Prior to the project, farmers grew a few, very old, varieties (Fig. 1) that had become susceptible to blast, such as PR 202 or Godavari (released in 1974 in Andhra Pradesh but adopted in Karnataka) or Indaf 5 (released in 1977 in Karnataka for irrigated conditions). Thus on-farm diversity was low and farmers harvested low yields from these old varieties.

Fig. 1. On-farm diversity of finger millet across all wealth categories of 150 farmers in 7 villages of three sub-districts of Karnataka, baseline survey, 1999

Types of Research Output

Major Commodities Involved:

This output is focused on varieties of finger millet in farming systems where this is the predominant crop. The PVS process can be applied to all crops (see PSP33 on the PVS process).

Production Systems:

Farming Systems:

Potential for Added Value:

In PVS, the new intervention is a crop variety or varieties, in this case of finger millet, which can be combined with the testing of other interventions that are synergistic with new crop varieties, e.g., seed priming (PSP27 and PSP30), community based seed production (PSP36), crop protection, improved crop agronomy, and improved methods of post-harvest storage for cereals. Since farmers evaluate varieties for all traits including fodder quantity and quality then clustering with improved livestock nutrition would be synergistic.

PVS as a technique (PSP33) can be used for all crops in all farming systems and is an essential component of client-oriented breeding (PSP34).

The outputs of this project could be clustered with the following RNRRS outputs:

• NRSP, Participatory Technology Development, R7412
• CPP, Finger millet blast resistant varieties, R8445, R8030, R6733
• CPP, Linking demand with supply of agricultural information, R8429, R8281
• CPP, Good seed initiative, R8480
• CPP, Increasing effectiveness of research system, R8410

Validation

How the outputs were validated:

Baseline surveys indicated that 100% of farmers wanted high grain and fodder yield in a variety. Farmers also wanted an earlier maturing variety (105 days) with a medium height (100 cm), and medium sized compact ears (Table 2). Farmers also wanted a suitable variety for late sowing.

Table 2. Characters preferred by farmers (baseline survey, 1999)

How validated: In the PVS trials in 1999, farmers were given six varieties that matched their criteria, to assess using a mother and baby design (Witcombe, 2002). In the baby trials, farmers were provided 1 kg of seed of each variety for comparison with their local check variety. All varieties were also grown together and with the check variety in two mother trials in five villages in order to compare them with one another.

In the rainy season of 2000, 45 on-farm trials were conducted in three villages with the farmer-preferred varieties GPU 26, GPU 28 and VL 305 to confirm the results from 1999.

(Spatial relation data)
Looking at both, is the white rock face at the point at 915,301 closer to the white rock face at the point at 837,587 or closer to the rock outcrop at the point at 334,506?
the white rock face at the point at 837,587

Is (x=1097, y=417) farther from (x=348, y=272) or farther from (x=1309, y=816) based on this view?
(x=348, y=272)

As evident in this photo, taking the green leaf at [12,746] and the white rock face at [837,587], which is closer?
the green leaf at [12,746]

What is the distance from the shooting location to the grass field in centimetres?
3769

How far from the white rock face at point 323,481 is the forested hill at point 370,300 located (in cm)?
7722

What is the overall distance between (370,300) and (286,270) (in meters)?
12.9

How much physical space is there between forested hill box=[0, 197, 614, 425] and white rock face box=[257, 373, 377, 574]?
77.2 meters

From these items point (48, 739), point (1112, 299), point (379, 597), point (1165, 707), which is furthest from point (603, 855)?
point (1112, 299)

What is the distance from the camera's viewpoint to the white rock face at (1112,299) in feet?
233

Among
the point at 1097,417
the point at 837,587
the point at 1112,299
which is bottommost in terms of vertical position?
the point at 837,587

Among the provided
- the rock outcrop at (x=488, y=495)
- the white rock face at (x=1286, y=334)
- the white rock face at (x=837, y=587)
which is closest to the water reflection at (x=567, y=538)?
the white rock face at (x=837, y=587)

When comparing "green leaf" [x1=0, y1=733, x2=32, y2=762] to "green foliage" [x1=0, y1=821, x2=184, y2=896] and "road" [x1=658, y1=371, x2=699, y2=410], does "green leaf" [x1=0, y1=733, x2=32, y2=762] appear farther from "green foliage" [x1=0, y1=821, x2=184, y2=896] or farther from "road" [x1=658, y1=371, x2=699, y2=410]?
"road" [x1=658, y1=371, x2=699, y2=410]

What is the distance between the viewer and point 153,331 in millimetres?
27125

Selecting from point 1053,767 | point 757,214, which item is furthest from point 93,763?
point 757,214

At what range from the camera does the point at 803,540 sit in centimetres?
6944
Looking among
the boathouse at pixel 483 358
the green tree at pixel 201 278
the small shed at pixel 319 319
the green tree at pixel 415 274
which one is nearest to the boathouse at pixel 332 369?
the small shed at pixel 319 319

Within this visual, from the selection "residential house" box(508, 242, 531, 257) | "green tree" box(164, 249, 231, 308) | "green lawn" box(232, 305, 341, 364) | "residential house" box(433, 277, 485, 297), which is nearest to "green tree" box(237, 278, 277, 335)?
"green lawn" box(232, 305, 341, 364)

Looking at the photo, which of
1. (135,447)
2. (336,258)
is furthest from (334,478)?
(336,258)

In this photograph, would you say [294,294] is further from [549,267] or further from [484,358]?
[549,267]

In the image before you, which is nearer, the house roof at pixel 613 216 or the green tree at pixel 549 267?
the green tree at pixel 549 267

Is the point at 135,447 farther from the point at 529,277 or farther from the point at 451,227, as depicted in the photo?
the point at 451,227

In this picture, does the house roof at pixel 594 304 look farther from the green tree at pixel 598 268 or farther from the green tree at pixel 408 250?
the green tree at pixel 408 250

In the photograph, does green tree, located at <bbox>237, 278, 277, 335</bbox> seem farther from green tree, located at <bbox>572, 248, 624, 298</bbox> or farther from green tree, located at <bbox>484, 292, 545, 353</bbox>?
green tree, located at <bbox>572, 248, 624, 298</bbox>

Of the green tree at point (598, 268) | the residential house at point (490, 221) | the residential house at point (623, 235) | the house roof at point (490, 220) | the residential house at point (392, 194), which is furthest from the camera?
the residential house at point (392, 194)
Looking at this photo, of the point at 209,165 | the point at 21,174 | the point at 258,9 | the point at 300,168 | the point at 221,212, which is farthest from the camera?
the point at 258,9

REQUEST 1: According to the finger millet text, how many on-farm trials were conducted in the rainy season of 2000?
REQUEST 2: Please retype part of the finger millet text, starting at the words "How the outputs" and stopping after "with one another.".

TASK RESPONSE 1: 45 on-farm trials, in three villages.

TASK RESPONSE 2:
How the outputs were validated:

Baseline surveys indicated that 100% of farmers wanted high grain and fodder yield in a variety. Farmers also wanted an earlier maturing variety (105 days) with a medium height (100 cm), and medium sized compact ears (Table 2). Farmers also wanted a suitable variety for late sowing.

Table 2. Characters preferred by farmers (baseline survey, 1999)

How validated: In the PVS trials in 1999, farmers were given six varieties that matched their criteria, to assess using a mother and baby design (Witcombe, 2002). In the baby trials, farmers were provided 1 kg of seed of each variety for comparison with their local check variety. All varieties were also grown together and with the check variety in two mother trials in five villages in order to compare them with one another.